Куда я успел? На что? К чему? Я до сих пор не знаю ответа. А тогда, оглушенный ее неожиданным появлением, я не нашел слов. Охмелевшие от жадности чувств, мы слились в единой дрожи тел. И вмиг все, что случилось между нами когда-то, ожило и возродилось. И снова сластолюбивое безумие охватило наши головы. Вокруг звенели подойники, трещали кнуты пастухов, глухо падали яблоки в траву, но мы стояли отчужденно и замерев, как вытесанные из глыб. Наконец, оторвались друг от друга и отступили в изумлении. Стояли как вкопанные, чтобы насмотреться вдоволь. Она была в постолах из красного сафьяна и сероватом платье с синими вышивками. В черных кудрях желтел воловик, цветок, не вянущий семь суток. И во всей девичьей фигуре — тихая ласка и мечтательность.

Ружена служила у какого-то пана Войоши, ее ждала работа. А я должен был встречать обоз пана Жовни. Условились на встречу вечером. Целый день я ходил лунатиком, отгонял день. Несмотря на это должен был делать дело. Солотвино, в котором мы остановились, было не только соляным средоточием Марамороша, но и гнездом контрабандистов. Вдоль и поперек по ночам пашут Тису лодки, плоты из плоскодонок и малые плотики, доставляют сюда ходовой румынский товар, а затем дорабами свозят в богатые долины. Поэтому издавна есть спрос на речные лодки. И их наловчились хорошо делать — простыми и легкими. Называют их здесь по старинке байдаками. Выдалбливают из одного цельного бревна, а чтобы лучше держалось с грузом на воде, приделывают обвязку из рогозы.
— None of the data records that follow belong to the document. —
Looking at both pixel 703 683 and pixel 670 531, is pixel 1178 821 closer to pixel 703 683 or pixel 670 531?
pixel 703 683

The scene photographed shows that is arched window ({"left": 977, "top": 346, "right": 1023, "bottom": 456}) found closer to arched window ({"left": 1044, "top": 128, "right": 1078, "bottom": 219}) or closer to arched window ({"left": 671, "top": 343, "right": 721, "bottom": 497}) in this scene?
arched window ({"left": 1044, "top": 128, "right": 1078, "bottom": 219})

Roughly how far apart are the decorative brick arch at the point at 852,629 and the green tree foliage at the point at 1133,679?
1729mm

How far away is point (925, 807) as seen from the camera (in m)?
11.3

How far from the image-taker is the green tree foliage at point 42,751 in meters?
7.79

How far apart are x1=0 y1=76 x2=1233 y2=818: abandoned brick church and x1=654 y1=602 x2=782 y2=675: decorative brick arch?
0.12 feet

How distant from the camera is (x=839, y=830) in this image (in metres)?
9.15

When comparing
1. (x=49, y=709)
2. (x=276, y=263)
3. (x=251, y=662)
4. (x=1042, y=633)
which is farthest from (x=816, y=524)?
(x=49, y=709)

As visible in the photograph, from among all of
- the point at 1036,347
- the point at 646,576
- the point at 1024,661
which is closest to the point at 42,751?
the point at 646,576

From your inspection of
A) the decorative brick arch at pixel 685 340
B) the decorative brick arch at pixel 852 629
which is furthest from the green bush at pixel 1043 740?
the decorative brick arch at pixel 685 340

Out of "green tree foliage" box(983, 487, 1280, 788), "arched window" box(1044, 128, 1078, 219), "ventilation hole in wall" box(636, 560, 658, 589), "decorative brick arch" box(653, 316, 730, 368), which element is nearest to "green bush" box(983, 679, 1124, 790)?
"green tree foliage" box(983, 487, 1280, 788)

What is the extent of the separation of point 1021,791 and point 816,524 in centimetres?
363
На большие грузы берут другие суденышки — дубасы, шкуты и комеги. Не велика хитрость собрать лодку, когда под рукой готовый материал. Мастерство — изготовить надежные части.

Жовна загорелся к сему ремеслу живым интересом, и мы подружились с терновскими тесальщиками. Это они тешут на лодки дранки, борта, кривули и карпаки. Для бортов режутся поперечными пилами брусья из пихты в человеческий обхват. Больше мороки с карпаками. Сначала надо найти сухую гонкую ель без сучков и веток, высотой должна быть до пяти саженей. Тесальщик вылезает на верхушку и сверлит ствол до сердцевины. Удостоверившись, что древесина здоровая, выкапывает ель. Не рубит, чтобы не потревожить волокна. Затем острым стругом вытесывает карпак, который станет основой шкута. Главное — угадать годность дерева, ибо норовистая горная вода не прощает ошибок. А контрабандисты, которые ходят на тех лодках, заказчики строгие. Далеко не всякий способен выбрать стоящее дерево и пустить в плавание, здесь не обойтись без дара наследственного. Поговаривали, что сии древоделы пришли еще с князем Феодором Кориятовичем и пустили корни в межигорьях около воды. Мой наниматель гутарил с мастерами, продлевал день, рассчитывая будущую выгоду. А я, как царства небесного, ожидал иного.